问题
I have been using php and ajax to validate if an email inserted in my form exists in my database.
I am using jquery to send the email value to my php file and return a message if the email is found. My code is working fine but I want if an email is found the cursor be on focus on the #usu_email field until the email be changed. After this, it should allow me to continue to next field.
This is the jquery code I am using:
function getemail(value) {
var usumail = $("#usu_email").val();
$.ajax({
type: "POST",
url: "ajax_email.php",
data: "usu_email=" + usumail,
success: function(data, textStatus) {
if (data !== null) {
$("#eresult").html(data);
$("#usu_email").focus();
}
},
});
};
My problem is that if and email does not exist in my database the cursor keeps doing focus on my #usu_email field and does not allow me to continue to next field.
I will appreciate any help about this problem because I know very little about jquery.
回答1:
First... Your condition if (data !== null) always will be true since there always will be a data provided... Be it an empty string.
The only case where there will be no data is on Ajax error... And the condition won't even be evaluated because the success callback won't execute.
Next, I assume that your Ajax request is triggered on $("#usu_email") blur... Else, I don't know how you achieve «does not allow me to continue».

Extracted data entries
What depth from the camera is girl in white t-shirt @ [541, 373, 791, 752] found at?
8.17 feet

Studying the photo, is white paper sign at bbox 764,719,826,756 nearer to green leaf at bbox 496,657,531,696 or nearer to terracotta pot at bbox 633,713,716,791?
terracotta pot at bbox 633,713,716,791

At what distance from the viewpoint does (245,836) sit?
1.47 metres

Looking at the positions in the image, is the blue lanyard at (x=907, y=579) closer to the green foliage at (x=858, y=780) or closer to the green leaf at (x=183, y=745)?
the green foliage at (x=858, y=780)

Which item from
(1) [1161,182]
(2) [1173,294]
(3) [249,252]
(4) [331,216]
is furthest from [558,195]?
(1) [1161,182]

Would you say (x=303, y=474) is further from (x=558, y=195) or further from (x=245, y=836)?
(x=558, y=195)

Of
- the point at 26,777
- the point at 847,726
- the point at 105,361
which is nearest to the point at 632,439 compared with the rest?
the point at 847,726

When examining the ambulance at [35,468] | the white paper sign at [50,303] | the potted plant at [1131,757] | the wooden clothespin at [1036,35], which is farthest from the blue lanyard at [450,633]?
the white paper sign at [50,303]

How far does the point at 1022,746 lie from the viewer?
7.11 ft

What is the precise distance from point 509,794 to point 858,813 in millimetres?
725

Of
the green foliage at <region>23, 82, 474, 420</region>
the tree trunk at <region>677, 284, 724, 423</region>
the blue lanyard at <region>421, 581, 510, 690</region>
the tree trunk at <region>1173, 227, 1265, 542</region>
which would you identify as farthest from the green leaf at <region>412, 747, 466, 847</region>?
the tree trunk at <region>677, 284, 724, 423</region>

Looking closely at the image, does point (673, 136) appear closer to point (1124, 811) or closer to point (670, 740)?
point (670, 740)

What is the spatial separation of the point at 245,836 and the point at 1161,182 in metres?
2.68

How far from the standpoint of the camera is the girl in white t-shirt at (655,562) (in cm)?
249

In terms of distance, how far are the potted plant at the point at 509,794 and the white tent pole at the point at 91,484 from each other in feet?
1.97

**Task requirements**.
- 1) In the email validation thread, why does the answer say the condition if (data !== null) will always be true?
- 2) Copy the part of the email validation thread starting at "I will appreciate" and ending at "an empty string.".
- 3) In the email validation thread, list every key in the object passed to $.ajax.

**Answers provided**.
- 1) Because there will always be data provided, even if it is an empty string.

- 2)
I will appreciate any help about this problem because I know very little about jquery.
回答1:
First... Your condition if (data !== null) always will be true since there always will be a data provided... Be it an empty string.

- 3) type, url, data, success